History of Colored Diamonds

While diamonds without color command much higher prices than colored diamonds, it’s extremely rare to find such a structurally perfect diamond. Colored diamonds have come into a market all their own in recent years, and different colors can either increase or decrease a diamond’s value. Intense colors such as pink or blue can be considerably more valuable than a white diamond with traces of yellow coloring.

Colored diamonds appear when there are chemical impurities within the diamond or structural defects can be found. Nitrogen, one of the most common impurities, causes diamonds to take on a brown or yellowish hue. Most white diamonds have been affected by nitrogen; in rare cases, the effect isn’t noticeable, thereby increasing the value of the stone dramatically.

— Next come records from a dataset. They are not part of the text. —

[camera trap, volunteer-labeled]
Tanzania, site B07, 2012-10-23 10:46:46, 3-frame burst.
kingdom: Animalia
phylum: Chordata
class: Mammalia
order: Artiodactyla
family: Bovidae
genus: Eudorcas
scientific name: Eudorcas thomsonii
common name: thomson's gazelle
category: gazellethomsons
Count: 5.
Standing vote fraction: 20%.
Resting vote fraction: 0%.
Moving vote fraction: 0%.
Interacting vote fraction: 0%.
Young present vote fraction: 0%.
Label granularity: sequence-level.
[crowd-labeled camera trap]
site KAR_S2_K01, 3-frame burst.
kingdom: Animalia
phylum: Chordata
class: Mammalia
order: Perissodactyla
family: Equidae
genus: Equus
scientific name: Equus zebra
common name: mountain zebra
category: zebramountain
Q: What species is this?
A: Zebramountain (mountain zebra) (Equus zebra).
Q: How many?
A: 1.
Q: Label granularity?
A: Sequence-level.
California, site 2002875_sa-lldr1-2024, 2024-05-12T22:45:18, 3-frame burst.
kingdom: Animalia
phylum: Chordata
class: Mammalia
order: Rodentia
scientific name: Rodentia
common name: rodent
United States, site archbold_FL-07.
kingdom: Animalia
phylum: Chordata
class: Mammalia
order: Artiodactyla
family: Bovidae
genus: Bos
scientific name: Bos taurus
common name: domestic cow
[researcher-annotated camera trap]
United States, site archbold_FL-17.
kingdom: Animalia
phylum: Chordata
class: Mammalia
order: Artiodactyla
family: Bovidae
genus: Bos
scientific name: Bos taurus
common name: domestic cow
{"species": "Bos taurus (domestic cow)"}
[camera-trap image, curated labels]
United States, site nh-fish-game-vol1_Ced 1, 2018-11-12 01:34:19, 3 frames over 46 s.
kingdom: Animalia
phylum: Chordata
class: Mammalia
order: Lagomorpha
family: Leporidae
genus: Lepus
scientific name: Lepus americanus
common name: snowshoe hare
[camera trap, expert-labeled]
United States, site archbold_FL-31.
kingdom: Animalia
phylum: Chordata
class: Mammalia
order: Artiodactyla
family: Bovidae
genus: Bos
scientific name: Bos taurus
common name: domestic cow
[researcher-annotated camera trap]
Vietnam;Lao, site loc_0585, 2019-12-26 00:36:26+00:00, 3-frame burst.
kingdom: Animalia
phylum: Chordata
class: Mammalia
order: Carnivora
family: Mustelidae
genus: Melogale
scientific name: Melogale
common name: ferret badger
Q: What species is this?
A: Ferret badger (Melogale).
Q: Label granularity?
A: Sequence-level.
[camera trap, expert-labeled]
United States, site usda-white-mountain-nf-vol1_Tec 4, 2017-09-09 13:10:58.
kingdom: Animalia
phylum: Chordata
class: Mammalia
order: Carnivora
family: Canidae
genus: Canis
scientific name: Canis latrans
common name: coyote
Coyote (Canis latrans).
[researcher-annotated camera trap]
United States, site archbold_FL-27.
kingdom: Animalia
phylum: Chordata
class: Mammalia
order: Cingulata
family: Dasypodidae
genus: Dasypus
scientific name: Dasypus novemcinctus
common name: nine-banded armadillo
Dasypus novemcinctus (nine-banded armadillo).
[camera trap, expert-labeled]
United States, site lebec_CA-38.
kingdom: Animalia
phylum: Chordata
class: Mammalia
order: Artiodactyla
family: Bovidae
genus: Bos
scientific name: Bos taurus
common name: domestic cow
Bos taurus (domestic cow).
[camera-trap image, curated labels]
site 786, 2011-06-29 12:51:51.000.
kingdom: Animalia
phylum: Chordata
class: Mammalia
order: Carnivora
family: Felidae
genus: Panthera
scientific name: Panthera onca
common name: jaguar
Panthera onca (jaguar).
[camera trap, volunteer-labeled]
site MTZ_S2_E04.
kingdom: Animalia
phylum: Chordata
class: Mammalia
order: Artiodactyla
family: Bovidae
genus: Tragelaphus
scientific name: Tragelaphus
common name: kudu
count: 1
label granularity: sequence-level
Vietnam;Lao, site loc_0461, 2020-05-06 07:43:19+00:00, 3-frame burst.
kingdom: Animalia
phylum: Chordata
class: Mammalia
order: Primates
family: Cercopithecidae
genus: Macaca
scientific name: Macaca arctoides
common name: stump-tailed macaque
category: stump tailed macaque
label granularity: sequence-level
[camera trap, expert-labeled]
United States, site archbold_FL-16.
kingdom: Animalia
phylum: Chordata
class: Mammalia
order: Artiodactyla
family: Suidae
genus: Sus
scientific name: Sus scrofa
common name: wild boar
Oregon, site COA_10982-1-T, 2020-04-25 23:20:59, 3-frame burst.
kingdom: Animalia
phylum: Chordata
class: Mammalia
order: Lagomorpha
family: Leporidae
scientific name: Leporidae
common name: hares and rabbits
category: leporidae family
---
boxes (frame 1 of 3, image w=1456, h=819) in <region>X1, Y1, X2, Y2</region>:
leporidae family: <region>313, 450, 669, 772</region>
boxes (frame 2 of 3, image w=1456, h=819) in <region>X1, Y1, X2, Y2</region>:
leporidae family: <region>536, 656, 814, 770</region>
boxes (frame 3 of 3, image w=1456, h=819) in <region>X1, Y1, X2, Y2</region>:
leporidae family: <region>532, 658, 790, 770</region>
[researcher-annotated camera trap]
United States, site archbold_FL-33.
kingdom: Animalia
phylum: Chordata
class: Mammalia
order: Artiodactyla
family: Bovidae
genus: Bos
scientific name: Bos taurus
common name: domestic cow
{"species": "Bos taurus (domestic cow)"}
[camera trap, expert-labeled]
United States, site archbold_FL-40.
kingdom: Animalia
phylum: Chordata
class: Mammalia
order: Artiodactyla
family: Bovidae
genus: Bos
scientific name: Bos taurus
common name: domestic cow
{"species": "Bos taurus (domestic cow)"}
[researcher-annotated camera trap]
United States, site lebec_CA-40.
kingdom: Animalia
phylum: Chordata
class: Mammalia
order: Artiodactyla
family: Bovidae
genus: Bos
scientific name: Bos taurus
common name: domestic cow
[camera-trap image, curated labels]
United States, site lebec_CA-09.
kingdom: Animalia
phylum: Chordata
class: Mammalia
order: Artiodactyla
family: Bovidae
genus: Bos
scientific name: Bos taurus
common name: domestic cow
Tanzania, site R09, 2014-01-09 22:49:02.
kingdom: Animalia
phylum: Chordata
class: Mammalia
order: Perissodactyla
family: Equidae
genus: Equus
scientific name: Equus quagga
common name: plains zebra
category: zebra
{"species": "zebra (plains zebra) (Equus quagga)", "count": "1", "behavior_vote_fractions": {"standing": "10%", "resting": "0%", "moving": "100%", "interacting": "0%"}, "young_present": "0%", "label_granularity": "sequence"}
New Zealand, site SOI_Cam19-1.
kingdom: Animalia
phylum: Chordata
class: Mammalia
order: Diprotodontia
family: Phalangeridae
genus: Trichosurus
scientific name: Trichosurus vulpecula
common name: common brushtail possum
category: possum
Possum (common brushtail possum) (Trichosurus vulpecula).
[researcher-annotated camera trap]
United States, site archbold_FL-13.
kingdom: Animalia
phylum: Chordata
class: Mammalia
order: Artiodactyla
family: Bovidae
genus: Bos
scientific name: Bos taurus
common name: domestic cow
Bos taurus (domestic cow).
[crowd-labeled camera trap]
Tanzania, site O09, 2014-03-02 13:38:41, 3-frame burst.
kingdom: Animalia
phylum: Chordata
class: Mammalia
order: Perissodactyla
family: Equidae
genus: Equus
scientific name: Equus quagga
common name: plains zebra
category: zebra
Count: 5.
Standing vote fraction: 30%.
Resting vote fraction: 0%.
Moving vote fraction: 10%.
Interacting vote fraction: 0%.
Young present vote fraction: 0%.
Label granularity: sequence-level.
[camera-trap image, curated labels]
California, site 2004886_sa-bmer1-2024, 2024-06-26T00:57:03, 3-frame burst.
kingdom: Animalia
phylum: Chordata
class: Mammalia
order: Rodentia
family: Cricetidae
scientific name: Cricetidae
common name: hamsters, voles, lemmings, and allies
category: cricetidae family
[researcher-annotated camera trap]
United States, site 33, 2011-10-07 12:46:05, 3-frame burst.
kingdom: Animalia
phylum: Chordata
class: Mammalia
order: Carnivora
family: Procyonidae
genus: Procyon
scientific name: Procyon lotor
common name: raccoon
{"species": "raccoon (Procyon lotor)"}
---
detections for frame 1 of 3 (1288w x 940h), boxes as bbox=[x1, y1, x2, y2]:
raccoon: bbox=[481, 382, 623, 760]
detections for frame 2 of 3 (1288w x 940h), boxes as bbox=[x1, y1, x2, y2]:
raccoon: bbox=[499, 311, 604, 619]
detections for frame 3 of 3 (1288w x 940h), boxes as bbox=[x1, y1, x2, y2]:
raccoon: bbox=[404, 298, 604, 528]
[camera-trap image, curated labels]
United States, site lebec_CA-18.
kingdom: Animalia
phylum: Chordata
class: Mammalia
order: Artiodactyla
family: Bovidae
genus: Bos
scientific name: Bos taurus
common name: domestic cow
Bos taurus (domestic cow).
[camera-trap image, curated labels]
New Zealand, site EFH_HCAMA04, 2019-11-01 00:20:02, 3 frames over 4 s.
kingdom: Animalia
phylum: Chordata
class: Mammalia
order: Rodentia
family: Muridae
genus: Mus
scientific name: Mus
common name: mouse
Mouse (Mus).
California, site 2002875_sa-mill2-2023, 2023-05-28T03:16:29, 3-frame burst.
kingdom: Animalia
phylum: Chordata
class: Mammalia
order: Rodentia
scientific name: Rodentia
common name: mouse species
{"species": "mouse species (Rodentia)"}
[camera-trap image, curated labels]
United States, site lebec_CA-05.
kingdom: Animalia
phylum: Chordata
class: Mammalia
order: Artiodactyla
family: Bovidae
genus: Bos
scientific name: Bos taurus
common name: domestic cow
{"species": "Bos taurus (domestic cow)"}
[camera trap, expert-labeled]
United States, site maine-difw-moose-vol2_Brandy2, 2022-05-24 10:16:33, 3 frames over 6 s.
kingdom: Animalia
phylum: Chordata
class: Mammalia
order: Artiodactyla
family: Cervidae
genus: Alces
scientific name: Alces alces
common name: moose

Colored diamonds other than brown and yellow typically command much higher prices and are significantly rarer than their common counterparts. Pale pinks or blues are valued, but intense colors are usually regarded as more desirable and thus more expensive. There are many impurities that can cause diamonds to turn different colors, including pink, blue, yellow, red, green, brown, etc. Intensely colored diamonds are usually referred to as “fancies” throughout the diamond industry, and a rating system has been put in place to distinguish varying fancy colors from one another. However, because of the relative rarity of these colored diamonds the system is not often used.